The package vignette.

Examples

data(montgomery.subset)
data(sizeFactors.subset)
data(uCovar)
cqn.subset <- cqn(montgomery.subset, lengths = uCovar$length, 
                  x = uCovar$gccontent, sizeFactors = sizeFactors.subset,
                  verbose = TRUE)

Plot the systematic effect estimated as part of a CQN normalization.~

Description

This function plots the estimated systematic effect which are removed suring CQN normalization.

Usage

cqnplot(x, n = 1, col = "grey60", ylab = "QR fit", xlab = "", type = "l", lty = 1, ...)

Arguments

x

The result of a call to cqn; an object of class cqn.

n

Which systematic effect is plotted.

col

A vector of colors, as in plot.

ylab

y-label as in plot.

xlab

x-label as in plot.

type

type, as in plot.

lty

line type, as in plot.

...

These arguments are passed to matplot

Value

This function is invoked for its side effect.

Author(s)

Kasper Daniel Hansen

Examples

data(montgomery.subset)
data(sizeFactors.subset)
data(uCovar)
cqn.subset <- cqn(montgomery.subset, lengths = uCovar$length, 
                  x = uCovar$gccontent, sizeFactors = sizeFactors.subset,
                  verbose = TRUE)
cqnplot(cqn.subset, n = 1)

Mongtomery RNA-seq data.

Description

A gene by sample count matrix for 10 samples from from Montgomery et al.
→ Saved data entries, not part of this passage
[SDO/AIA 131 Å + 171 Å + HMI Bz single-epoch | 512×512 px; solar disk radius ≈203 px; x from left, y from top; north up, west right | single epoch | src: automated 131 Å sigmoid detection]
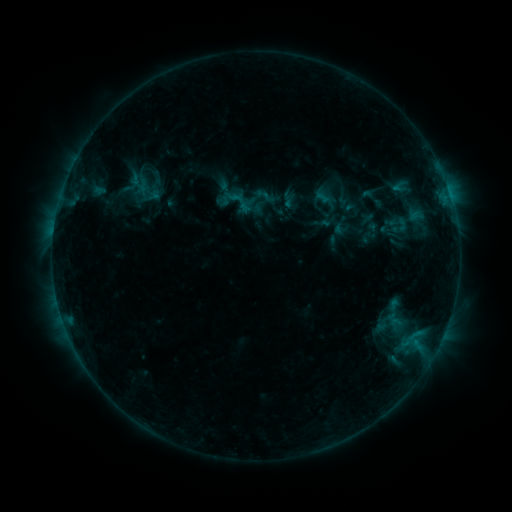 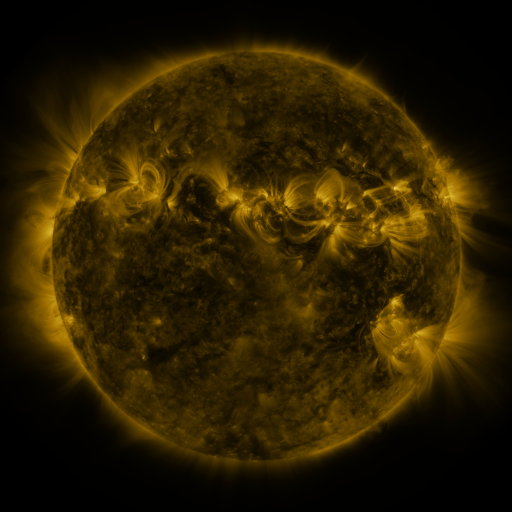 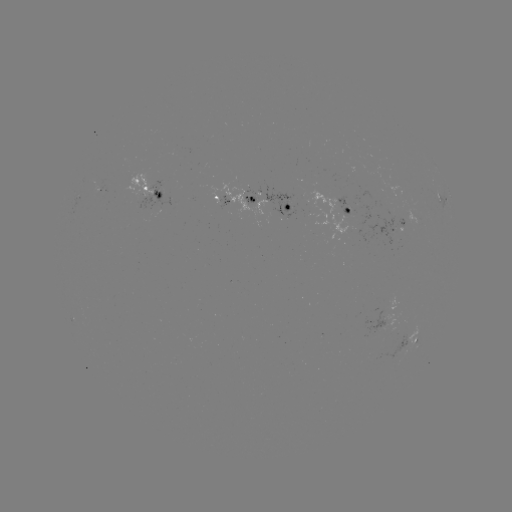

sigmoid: [385, 176, 417, 196]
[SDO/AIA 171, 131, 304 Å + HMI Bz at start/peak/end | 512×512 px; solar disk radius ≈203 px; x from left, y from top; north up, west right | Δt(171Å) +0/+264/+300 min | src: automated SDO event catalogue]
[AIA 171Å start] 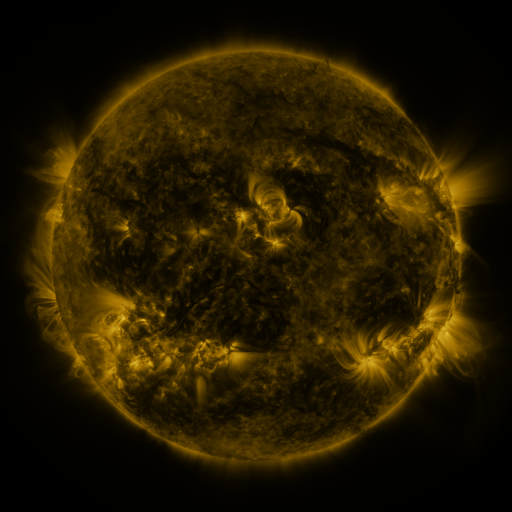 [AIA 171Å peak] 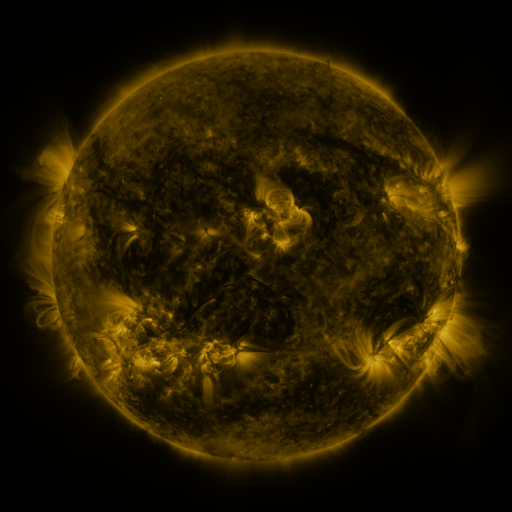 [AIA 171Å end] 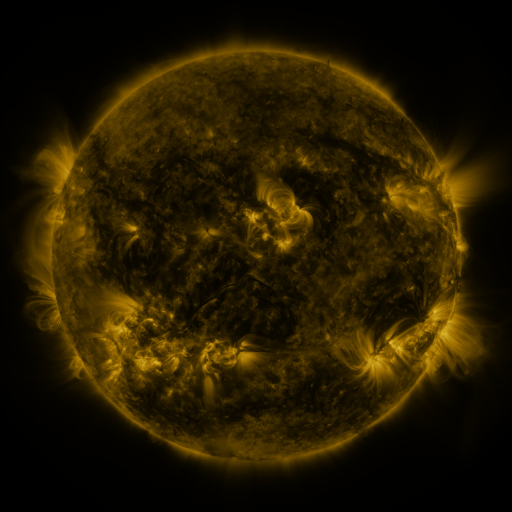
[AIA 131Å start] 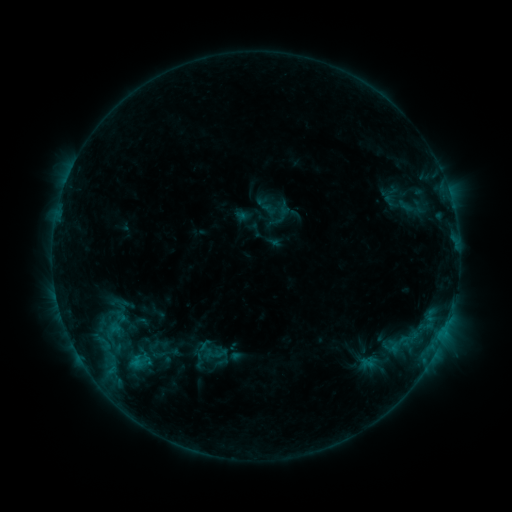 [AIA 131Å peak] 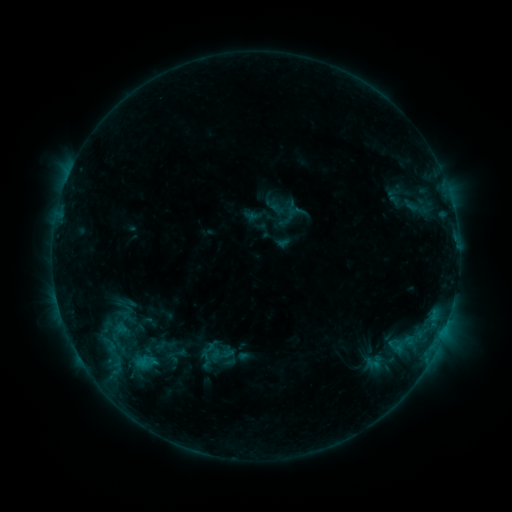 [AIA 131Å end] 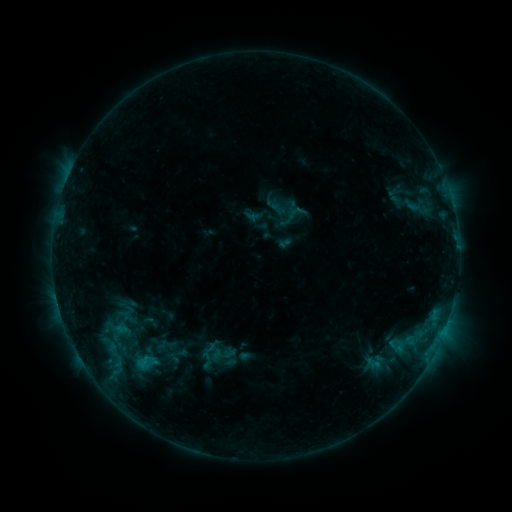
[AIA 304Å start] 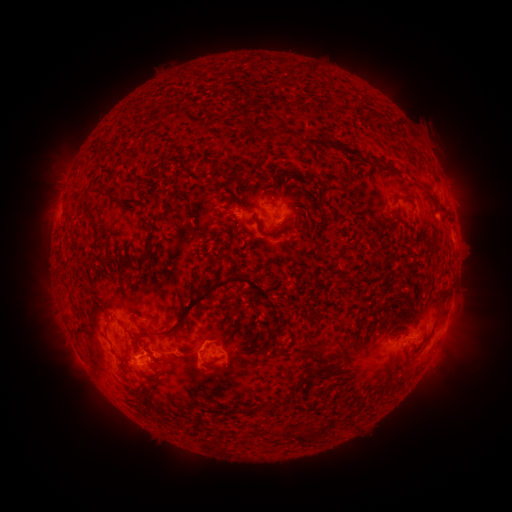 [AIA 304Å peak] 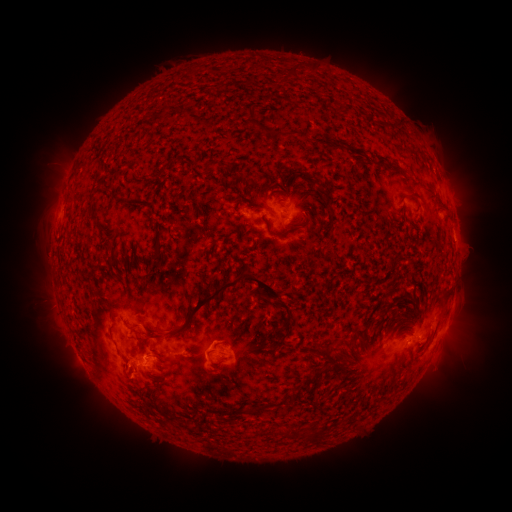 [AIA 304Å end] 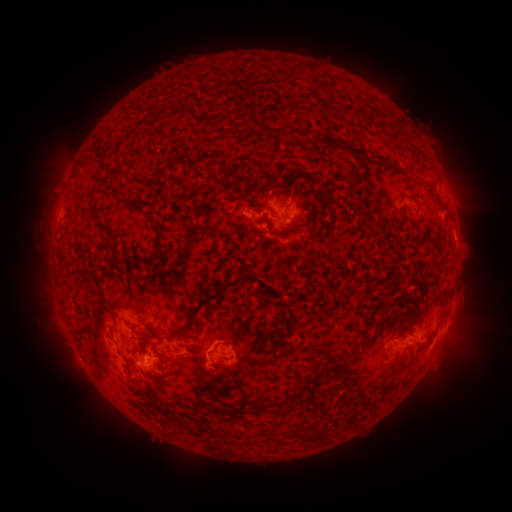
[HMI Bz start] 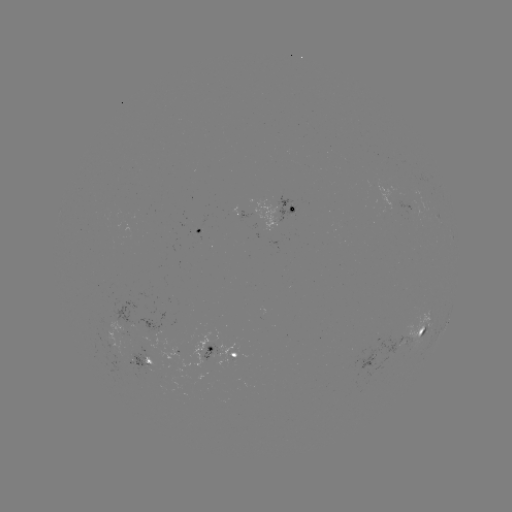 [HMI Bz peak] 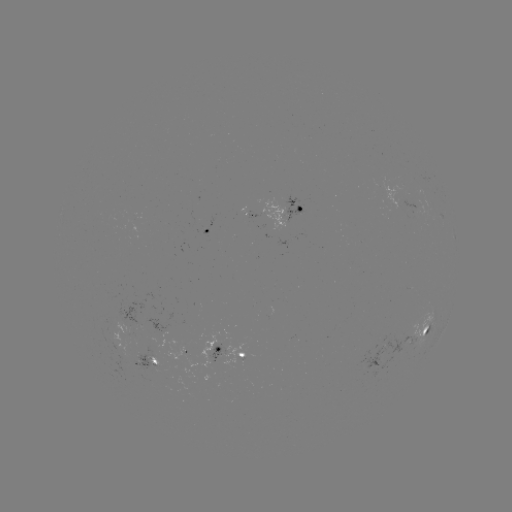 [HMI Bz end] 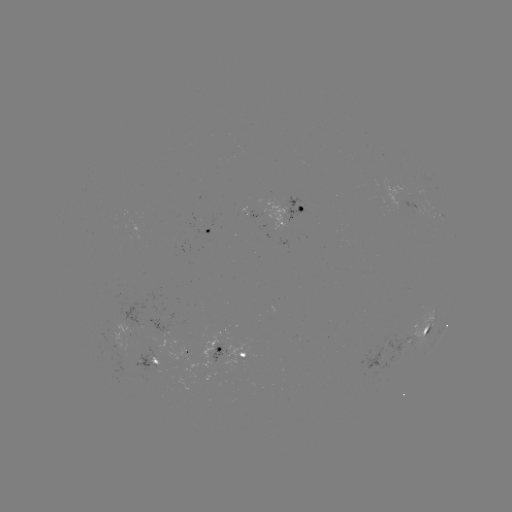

Also included is information about these genes (length and gc content) as well as sequencing depth for each of the samples.

Usage

data(montgomery.subset)
data(sizeFactors.subset)
data(uCovar)

Format

montgomery.subset is a data frame with 23552 observations on 10 different samples, the column names are the sample ids. sizeFactors.subset a a named vector of length 10 containing the number of mapped reads for each of the 10 samples. uCovar is a data frame with 23552 observations on 2 different covariates: gc content and genic length in bp.

Details

Gene models are union models based on Ensembl 61. These gene models were constructed using Genominator. Genes that have zero counts in all 10 samples were excluded.

References

SB Montgomery, M Sammeth, M Gutierrez-Arcelus, RP Lach, C Ingle, J Nisbett, R Guigo, ET Dermitzakis, (2010) “Transcriptome genetics using second generation sequencing in a Caucasian population”. Nature 464(7289), 773-777.